Characterization of Regenerating Pancreatic Tissue After Partial Px
Regeneration can be depicted in two phases, the proliferation-dominant phase (1–3 days after Px) followed by a differentiation phase (1–4 weeks). The early phase was characterized by development of neogenic tissue showing extensive proliferation. Although sporadically seen on the first day after Px, considerable regeneration of the tissue was found during the second and third days. Most of the regenerating tissue developed near the outer limit of the tissue or was surrounded by injured tissue induced by the Px. On observation of several series of serial tissue sections, we found no direct histological connection between those neogenic foci and preexisting ducts. The area of regenerating tissue reached up to 22% at this time point but decreased rapidly at day 7.

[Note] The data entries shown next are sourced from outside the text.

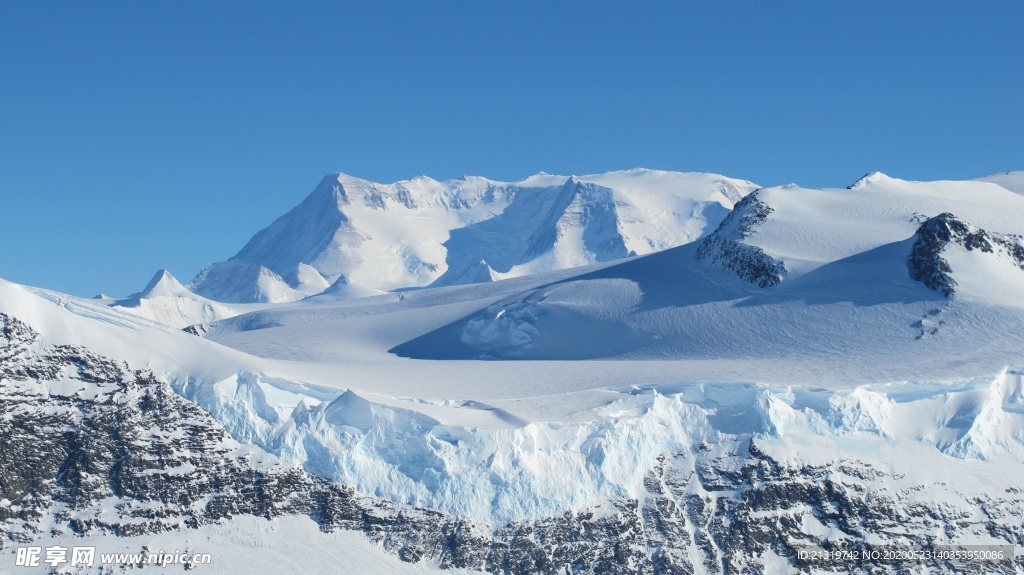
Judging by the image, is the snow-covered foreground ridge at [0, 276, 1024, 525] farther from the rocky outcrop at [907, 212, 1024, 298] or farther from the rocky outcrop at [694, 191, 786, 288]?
the rocky outcrop at [694, 191, 786, 288]

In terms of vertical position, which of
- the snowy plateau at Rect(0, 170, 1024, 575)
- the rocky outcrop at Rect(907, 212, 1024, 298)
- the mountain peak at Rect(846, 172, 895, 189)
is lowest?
the snowy plateau at Rect(0, 170, 1024, 575)

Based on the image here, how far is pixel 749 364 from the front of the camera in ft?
328

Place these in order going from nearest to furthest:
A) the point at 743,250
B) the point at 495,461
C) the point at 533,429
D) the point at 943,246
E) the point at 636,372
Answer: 1. the point at 495,461
2. the point at 533,429
3. the point at 636,372
4. the point at 943,246
5. the point at 743,250

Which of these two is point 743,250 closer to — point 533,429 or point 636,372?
point 636,372

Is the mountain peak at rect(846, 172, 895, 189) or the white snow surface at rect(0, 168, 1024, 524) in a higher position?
the mountain peak at rect(846, 172, 895, 189)

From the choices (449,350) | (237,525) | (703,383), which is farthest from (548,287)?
(237,525)

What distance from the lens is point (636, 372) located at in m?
99.4

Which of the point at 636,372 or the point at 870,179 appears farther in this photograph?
the point at 870,179

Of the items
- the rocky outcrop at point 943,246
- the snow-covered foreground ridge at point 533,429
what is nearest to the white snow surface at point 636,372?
the snow-covered foreground ridge at point 533,429

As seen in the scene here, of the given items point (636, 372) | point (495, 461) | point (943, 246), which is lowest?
point (495, 461)

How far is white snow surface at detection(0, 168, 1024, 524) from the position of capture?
78750 millimetres

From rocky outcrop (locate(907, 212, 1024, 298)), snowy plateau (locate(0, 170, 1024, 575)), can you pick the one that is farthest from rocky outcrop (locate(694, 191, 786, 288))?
snowy plateau (locate(0, 170, 1024, 575))

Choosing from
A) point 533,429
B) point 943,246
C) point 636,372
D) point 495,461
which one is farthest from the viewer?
point 943,246

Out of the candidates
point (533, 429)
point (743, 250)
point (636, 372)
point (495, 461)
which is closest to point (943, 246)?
point (743, 250)
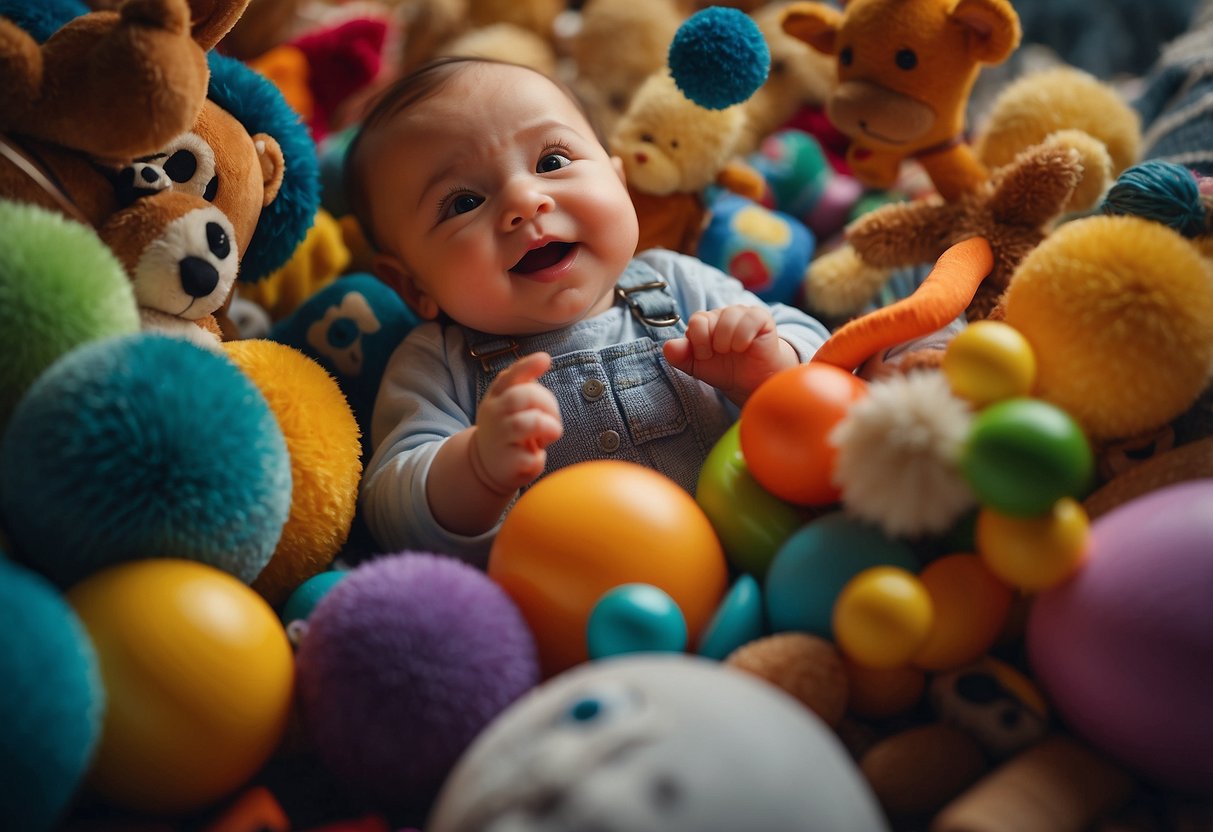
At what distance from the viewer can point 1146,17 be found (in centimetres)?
172

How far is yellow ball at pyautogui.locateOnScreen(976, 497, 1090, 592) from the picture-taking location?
59 cm

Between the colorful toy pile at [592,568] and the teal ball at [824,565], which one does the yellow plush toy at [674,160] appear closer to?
the colorful toy pile at [592,568]

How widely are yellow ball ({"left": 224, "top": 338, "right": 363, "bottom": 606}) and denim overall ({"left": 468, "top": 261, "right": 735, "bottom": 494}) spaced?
186 mm

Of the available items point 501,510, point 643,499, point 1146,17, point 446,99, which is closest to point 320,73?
point 446,99

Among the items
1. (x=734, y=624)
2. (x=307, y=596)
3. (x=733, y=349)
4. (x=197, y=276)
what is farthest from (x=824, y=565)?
(x=197, y=276)

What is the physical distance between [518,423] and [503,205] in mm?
305

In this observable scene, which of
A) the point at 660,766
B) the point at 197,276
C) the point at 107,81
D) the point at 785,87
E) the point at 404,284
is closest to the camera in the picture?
the point at 660,766

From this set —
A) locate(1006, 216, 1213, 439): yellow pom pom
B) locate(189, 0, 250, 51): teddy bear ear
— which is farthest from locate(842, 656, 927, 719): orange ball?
locate(189, 0, 250, 51): teddy bear ear

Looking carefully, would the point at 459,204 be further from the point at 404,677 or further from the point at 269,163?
the point at 404,677

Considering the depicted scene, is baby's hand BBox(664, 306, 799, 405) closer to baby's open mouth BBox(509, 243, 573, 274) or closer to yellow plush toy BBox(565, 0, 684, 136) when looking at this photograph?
baby's open mouth BBox(509, 243, 573, 274)

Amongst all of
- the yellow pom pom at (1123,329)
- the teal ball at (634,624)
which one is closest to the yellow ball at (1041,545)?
the yellow pom pom at (1123,329)

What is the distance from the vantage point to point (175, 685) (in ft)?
1.99

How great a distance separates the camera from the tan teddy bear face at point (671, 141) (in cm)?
123

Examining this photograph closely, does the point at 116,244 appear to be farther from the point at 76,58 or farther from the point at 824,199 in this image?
the point at 824,199
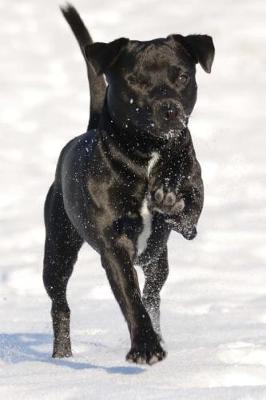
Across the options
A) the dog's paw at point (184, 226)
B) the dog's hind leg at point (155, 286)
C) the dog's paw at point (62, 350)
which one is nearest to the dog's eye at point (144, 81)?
the dog's paw at point (184, 226)

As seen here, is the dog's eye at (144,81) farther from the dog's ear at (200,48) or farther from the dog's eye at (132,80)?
the dog's ear at (200,48)

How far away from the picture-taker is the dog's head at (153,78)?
458cm

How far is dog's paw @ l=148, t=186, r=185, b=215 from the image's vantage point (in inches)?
187

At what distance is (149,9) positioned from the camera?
13422 mm

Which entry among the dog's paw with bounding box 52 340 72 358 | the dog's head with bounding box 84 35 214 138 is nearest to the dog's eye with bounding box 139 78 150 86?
the dog's head with bounding box 84 35 214 138

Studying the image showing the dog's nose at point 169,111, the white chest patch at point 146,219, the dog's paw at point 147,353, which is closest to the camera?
the dog's paw at point 147,353

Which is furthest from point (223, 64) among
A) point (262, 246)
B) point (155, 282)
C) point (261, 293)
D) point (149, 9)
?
point (155, 282)

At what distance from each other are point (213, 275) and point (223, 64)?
521 cm

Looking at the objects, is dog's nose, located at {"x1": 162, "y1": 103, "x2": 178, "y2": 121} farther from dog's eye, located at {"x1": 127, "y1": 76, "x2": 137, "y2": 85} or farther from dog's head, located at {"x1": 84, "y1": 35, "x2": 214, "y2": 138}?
dog's eye, located at {"x1": 127, "y1": 76, "x2": 137, "y2": 85}

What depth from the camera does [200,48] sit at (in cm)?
491

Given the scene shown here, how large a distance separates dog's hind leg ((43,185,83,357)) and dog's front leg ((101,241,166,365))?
0.96 m

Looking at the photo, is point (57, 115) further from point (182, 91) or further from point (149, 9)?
point (182, 91)

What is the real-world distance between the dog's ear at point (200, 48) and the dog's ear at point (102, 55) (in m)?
0.28

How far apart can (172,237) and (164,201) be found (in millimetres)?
3804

Regeneration persisted for 4 weeks (Fig 2). The regenerating tissue was heterogeneous in composition (Fig 3A–3C). Some areas were composed of tubules and ductules in surrounding loose connective tissue, whereas others were denser with differentiating acini derived from tubules or ductules (Fig 3A–3C). Small tubular structures formed by elongated epithelial cells with irregular lumens in the neogenic tissue were considered to be tubules, while similar structures, displaying larger lumens lined by low epithelial cells, were considered to be ductules (Fig 3A and Fig 3C). Differentiating acini showed direct connections with the epithelial lining of the tubules or ductules (Fig 3B, Fig 5D, and Fig 5E). This may indicate sequential processes of neogenic renewal of pancreatic tissue with formation of tubules evolving into ductules and differentiating acini. Most epithelial cells in tubules and ductules were PCNA-positive, reflecting an active process of replication (Fig 3C, Fig 5D, and Fig 5E). The rate of replication assessed by PCNA labeling increased significantly in regenerating tissue compared to sham-operated pancreaatic tissue or to intact pancreatic tissue away from regenerating areas (Fig 3E). In contrast, no sign of proliferation was detected in the differentiating acinar cells (Fig 3B, Fig 5D and Fig 5E). During the differentiating phase (1–4 weeks), the areas of regeneration gradually decreased with reduced proliferating activity, whereas areas of fully differentiated tissue gradually increased (Fig 2). This suggests that cells in regenerating tissues evolved gradually into well-differentiated pancreatic cells.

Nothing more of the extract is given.